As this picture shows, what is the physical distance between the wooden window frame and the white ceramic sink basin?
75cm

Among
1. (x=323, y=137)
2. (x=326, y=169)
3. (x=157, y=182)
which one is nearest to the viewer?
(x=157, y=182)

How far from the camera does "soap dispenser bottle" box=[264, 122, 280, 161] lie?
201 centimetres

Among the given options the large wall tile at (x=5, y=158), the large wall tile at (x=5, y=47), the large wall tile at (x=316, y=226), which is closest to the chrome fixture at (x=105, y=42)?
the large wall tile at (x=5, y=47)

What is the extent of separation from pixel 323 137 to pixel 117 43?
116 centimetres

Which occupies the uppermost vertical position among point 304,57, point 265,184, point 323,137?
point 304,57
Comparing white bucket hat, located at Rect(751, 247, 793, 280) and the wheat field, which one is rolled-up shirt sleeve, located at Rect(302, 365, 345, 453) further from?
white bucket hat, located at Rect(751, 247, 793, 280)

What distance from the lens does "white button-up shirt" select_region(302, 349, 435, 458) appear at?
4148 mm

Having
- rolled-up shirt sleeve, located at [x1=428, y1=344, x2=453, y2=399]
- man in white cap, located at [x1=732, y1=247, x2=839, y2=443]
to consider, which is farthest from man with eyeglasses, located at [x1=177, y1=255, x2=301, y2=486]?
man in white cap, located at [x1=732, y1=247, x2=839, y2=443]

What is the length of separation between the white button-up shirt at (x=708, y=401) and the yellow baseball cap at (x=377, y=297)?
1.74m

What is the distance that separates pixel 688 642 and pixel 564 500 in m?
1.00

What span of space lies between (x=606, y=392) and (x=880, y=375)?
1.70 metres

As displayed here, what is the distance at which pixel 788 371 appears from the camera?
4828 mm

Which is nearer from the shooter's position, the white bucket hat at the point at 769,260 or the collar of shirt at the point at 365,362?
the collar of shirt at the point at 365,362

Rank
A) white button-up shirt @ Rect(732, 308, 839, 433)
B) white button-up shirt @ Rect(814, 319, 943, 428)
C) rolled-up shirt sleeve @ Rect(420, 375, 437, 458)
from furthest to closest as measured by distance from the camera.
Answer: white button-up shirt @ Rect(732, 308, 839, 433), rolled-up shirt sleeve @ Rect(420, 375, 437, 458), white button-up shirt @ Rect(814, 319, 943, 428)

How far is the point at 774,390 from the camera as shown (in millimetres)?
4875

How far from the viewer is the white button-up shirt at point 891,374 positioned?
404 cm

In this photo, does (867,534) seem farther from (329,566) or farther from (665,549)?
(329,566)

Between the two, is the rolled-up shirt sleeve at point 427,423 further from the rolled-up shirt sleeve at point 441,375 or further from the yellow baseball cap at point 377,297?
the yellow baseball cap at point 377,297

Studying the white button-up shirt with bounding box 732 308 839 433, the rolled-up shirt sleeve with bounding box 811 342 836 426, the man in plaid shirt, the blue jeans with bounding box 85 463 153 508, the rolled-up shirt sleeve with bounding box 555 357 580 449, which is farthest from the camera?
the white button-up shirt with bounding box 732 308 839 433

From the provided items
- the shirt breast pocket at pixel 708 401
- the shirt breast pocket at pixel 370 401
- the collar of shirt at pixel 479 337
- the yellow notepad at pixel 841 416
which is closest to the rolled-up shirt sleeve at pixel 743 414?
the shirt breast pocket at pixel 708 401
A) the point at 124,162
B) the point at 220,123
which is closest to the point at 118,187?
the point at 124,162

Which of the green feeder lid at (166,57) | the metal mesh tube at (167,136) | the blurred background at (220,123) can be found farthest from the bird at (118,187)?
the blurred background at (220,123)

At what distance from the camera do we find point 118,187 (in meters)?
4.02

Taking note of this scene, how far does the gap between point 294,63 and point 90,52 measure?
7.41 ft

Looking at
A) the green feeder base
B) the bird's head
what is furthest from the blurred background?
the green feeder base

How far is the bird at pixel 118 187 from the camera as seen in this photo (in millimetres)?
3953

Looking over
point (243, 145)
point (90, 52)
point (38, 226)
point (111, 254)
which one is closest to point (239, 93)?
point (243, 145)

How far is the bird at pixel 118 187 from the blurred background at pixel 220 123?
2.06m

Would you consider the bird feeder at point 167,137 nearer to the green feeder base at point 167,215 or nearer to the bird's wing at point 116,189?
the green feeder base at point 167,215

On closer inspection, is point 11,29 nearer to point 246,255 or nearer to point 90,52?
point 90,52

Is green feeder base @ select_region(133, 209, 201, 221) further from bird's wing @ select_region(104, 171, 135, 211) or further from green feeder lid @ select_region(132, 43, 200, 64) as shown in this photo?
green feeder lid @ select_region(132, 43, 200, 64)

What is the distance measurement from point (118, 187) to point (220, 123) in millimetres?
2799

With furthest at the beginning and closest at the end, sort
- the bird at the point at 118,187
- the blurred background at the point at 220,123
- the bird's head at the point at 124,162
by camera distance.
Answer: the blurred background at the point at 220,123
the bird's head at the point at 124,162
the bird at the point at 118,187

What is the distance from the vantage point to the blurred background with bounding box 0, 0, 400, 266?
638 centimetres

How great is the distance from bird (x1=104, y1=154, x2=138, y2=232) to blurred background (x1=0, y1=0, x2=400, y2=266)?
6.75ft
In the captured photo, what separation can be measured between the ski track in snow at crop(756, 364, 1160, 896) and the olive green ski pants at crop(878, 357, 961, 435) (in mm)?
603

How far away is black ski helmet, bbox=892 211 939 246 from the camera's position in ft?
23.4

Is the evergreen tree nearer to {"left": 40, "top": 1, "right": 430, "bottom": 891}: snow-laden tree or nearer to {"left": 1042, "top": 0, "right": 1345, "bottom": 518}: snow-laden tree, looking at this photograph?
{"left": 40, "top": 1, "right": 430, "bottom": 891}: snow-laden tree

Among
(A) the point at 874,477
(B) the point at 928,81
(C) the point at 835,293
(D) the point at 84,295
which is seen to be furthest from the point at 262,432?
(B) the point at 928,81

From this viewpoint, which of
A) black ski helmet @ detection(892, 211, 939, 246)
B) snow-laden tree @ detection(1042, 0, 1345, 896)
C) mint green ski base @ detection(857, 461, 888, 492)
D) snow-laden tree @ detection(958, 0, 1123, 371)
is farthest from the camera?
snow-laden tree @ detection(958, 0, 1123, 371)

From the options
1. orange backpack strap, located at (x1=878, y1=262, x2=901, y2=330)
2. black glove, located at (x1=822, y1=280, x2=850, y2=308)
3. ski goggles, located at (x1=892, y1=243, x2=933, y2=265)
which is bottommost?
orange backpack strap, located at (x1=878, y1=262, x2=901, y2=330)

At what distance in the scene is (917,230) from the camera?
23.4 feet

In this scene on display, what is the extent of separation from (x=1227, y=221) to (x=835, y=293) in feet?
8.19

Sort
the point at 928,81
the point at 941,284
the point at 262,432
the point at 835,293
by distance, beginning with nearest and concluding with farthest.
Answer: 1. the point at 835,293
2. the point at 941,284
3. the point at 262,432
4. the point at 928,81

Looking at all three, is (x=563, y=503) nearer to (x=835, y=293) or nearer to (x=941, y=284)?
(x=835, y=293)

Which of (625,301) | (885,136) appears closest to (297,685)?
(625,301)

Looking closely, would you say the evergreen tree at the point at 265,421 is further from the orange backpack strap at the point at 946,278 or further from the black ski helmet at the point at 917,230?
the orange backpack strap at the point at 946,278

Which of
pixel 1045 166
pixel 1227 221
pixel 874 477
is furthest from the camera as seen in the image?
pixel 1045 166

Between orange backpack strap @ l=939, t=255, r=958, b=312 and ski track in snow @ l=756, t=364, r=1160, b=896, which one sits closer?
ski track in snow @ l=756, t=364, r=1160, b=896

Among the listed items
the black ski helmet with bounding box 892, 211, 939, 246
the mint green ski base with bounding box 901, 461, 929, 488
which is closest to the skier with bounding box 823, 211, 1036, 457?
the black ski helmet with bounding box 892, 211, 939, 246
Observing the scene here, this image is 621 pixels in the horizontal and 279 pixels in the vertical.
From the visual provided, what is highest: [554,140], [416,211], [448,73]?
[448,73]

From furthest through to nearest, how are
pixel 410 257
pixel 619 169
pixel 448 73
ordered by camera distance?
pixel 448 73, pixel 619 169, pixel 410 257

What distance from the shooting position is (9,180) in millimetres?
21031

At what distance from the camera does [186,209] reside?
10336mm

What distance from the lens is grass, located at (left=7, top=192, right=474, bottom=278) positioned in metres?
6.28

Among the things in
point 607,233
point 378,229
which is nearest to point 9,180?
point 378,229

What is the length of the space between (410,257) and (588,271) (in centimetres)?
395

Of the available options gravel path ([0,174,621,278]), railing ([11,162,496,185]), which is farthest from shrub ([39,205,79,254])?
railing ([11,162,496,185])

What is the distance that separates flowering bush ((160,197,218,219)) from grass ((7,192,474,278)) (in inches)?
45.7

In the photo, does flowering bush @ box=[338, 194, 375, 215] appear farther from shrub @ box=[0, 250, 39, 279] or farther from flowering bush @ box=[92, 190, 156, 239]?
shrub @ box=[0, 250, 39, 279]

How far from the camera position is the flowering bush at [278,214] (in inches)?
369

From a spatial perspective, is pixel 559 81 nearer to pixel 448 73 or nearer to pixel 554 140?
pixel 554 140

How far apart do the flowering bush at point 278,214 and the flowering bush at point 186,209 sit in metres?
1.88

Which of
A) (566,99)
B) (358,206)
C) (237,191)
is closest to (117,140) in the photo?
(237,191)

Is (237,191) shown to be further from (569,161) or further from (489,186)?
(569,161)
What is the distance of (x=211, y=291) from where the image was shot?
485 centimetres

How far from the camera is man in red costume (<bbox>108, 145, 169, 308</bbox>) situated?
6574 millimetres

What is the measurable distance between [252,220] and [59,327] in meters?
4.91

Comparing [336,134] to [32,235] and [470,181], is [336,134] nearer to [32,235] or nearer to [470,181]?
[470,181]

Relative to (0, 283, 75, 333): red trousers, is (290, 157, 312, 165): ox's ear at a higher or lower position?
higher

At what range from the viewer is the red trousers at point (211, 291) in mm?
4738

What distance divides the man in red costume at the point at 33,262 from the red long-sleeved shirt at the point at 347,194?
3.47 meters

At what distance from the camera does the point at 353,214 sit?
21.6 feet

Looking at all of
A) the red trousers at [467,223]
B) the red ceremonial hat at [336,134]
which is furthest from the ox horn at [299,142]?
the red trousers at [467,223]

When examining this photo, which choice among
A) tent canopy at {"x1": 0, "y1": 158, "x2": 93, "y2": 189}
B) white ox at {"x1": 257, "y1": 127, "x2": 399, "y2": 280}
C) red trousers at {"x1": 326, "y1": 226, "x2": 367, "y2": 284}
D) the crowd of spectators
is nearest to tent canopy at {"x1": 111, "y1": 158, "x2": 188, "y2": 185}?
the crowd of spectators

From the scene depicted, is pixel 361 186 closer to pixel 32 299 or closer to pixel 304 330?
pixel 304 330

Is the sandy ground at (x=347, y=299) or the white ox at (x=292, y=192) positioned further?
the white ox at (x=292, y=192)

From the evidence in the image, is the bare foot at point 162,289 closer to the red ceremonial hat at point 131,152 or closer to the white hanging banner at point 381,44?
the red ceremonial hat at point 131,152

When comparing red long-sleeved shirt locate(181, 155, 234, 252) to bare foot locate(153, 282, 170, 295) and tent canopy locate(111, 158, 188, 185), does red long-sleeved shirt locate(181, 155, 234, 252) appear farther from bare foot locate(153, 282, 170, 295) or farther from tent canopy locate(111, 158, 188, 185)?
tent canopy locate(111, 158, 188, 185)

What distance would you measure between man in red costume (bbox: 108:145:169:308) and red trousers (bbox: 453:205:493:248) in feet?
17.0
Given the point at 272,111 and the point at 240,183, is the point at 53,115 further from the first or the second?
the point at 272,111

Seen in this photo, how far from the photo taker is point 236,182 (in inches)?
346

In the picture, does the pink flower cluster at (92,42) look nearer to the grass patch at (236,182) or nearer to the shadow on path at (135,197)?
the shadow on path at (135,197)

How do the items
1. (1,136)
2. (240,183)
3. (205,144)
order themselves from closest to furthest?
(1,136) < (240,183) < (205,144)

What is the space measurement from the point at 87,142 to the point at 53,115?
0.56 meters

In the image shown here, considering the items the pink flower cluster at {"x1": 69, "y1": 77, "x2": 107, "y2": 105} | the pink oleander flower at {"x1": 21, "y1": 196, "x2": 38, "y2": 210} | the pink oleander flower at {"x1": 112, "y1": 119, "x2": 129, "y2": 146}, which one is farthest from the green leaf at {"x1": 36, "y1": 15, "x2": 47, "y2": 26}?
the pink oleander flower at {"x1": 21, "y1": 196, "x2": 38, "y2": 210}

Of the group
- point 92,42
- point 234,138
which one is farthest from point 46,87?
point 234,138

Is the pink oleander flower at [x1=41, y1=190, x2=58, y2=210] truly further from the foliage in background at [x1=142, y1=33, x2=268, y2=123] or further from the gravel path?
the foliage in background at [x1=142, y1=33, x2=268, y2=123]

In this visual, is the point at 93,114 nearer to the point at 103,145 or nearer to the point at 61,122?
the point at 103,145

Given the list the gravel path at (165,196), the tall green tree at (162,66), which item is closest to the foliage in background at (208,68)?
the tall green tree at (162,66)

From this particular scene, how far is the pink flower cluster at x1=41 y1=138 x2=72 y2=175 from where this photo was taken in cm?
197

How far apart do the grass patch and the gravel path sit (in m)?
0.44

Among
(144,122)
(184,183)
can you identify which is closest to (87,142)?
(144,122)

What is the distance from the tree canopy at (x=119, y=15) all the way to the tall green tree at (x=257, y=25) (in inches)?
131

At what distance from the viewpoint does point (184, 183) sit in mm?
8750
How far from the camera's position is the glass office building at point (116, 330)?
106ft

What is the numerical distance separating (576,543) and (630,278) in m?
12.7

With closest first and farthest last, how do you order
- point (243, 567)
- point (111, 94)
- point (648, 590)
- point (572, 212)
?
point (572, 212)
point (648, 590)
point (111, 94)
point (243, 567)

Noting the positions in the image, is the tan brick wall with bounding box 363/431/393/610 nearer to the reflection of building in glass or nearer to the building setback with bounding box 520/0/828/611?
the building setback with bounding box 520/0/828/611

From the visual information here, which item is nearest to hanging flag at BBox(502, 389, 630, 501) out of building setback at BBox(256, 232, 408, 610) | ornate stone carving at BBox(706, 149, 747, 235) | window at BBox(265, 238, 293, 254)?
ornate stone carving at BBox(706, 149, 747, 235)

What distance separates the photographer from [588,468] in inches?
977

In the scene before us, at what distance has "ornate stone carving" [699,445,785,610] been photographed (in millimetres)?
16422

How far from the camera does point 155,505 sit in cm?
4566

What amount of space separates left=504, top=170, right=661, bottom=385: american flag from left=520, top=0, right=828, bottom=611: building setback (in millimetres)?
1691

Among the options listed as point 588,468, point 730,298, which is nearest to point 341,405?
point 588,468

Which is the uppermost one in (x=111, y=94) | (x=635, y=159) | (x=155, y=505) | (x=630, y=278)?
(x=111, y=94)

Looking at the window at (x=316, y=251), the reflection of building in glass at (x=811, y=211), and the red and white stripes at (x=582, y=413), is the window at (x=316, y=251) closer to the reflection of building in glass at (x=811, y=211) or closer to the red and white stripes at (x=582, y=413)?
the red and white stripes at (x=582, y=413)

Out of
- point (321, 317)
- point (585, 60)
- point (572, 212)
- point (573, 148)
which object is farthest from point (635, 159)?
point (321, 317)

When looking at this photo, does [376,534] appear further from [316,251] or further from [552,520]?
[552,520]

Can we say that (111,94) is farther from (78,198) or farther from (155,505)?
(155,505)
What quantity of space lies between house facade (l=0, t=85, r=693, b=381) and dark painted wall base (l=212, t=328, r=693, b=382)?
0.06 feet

━━━━━━━━━━━━━━━━━━━━

Comptez les lignes ci-dessus où figure le mot « railing » : combien y en a-t-il ? Indiquez seulement le nombre.

_Bonne réponse_
2